Skate Punk es, en muchos sentidos, la historia sentimental de Walas, sí, pero también se trata de reflejar el modo en el que un deporte peligroso y en ese entonces desconocido aportó su esencia para que se diera lugar a muchas ideas y sonidos al que pocos les prestaban atención: “Éramos muy jóvenes para saber que hacíamos contracultura. Pero teníamos unos referentes tempranos de ideología: Crass, Conflict, y demás bandas que nos enseñaban desde las tapas de sus discos. Pero más nos gustaban The Dead Kennedys, que nos enseñaron una ética. Otros como The Plasmatics nos enseñaron estética, o The Clash, Sex Pistols. Fuimos educados por un fanzine, no por la revista Gente. También teníamos un pensamiento antiglobalización que por entonces era lo anarco punk: el reciclado, la cultura de Hacelo vos mismo. No había nada, me acuerdo: teníamos que construirnos nuestros propios espacios, nuestras propias rampas, nuestros lugares, conseguirnos nuestra música. Era un circuito pequeño y muy hermoso, muy romántico. Hoy en día eso puede decirse que sigue cierto camino del humor a través de Violencia Rivas, el personaje de Capusotto: ella va tirando una serie de verdades del pensamiento anarco punk. Nosotros hicimos eso sobre ruedas: era más dinámico y nos podíamos escapar más rápido de la policía”, teoriza Walas. 

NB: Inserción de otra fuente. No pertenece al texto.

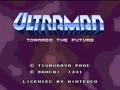 Ultraman - Towards the Future (Euro) - Screen 5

Un libro de valor enciclopédico y gráfico, con generosas imágenes en primer plano de las distintas partes del skate (bujes, ruedas, tablas...) hace pensar en un fetichismo por el objeto adorado que roza lo pornográfico. A Walas le gusta la idea: “Es cierto eso. Sucede que yo les devuelvo el amor que ellas, las tablas, me dieron porque fueron mis primeras novias. Voy al detalle, a lo preciso, a la memoria fotográfica, al recuerdo puntual: nombres, fechas, lugares, marcas, compañeros y algunos lo compararon, salvando las enormes distancias, por supuesto, con American Psycho de Breat Easton Ellis o con Just Kids de Patti Smith. Yo, sobre una materia más liviana, si se quiere, pongo mucha data en la anécdota y no dejo pasar un capítulo sin tirar un link para que esto siga creciendo”.

Como parte de un grupo de antihéroes que vio el cambio de época y ahora son aceptados por la misma tierra que antes los rechazaba, Walas sabe que su recorrido lo llevó por caminos inesperados. Con Massacre fueron a Las Vegas para el Grammy y cierran el año con  varias fechas en La Trastienda y eso no deja de ser sospechoso en alguien que se propuso como vanguardia. La aceptación, en un punk, sigue siendo un problema: “Nosotros nos consideramos nerds, víctimas del bullying, somos de ese tipo de gente. Personalmente a los Massacre nos gustan los Radiohead, Sonic Youth, los anteojudos, esa onda mucho más que la cosa fálica y los ganadores del rock. Hoy en día la realidad nos dio la razón. Nosotros salimos a defender lo disfuncional. Pero la transición hacia eso fue conflictiva. Cuando hicimos nuestro primer Obras nos hizo ruido porque era lo que queríamos destruir de chicos porque era de Pappo o Spinetta, Charly. Los punk queríamos destruir los cimientos del rock. Cuando te toca entrar ahí te preguntás ¿qué lugar ocupo ahora? Empezás a valorar y te amigás con eso que odiabas antes. Dejás de ser un tirabombas externo para estar metido y tratar de tirar la bomba desde adentro del sistema. Eso está buenísimo”. 

Massacre toca en La Trastienda, Balcarce 460, el viernes 9, a las 21, y el domingo 11, a las 20.